Entrevista a Gaspar Albino

oMUA – “Aveirense de corpo e alma”. Define-se como tal?

GA – Nasci em Aveiro, na freguesia da Glória, no dia 21 de Agosto de 1938. Meu pai, “cagaréu” de gema, casou com a minha mãe, “ceboleira”; nesses tempos, o casamento de jovens da Beira Mar com jovens da Glória era mal aceite pelas respetivas comunidades. Mas o amor que uniu os meus pais falou mais alto.
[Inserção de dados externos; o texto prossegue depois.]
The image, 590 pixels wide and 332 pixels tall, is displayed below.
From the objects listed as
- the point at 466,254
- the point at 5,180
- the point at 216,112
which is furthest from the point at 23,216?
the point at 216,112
O meu pai andava ao mar: primeiro, pescador de dory nos mares da Terra Nova e da Gronelândia, onde naufragou; depois, já com o meu pai na marinha mercante, o casal foi viver para Lisboa, porto onde arribavam os barcos onde o meu pai andava embarcado. Com a minha mãe foram os meus dois irmãos mais novos para a capital. Eu permaneci em Aveiro, na freguesia da Glória, com a minha avó materna, que moldou os meus primeiros anos. Sempre que a minha mãe me levava para Lisboa, o meu desejo era regressar a Aveiro. Convivia, quase permanentemente, com a família da minha mãe, na Glória, e, aos fins-de-semana, com a família do meu pai, na Vera Cruz. Sou fruto dessa simbiose de meios muito diferentes, o que muito me enriqueceu como aveirense.

 MUA – Diz-me que praticamente não conviveu com o seu pai que andava quase permanentemente ao mar.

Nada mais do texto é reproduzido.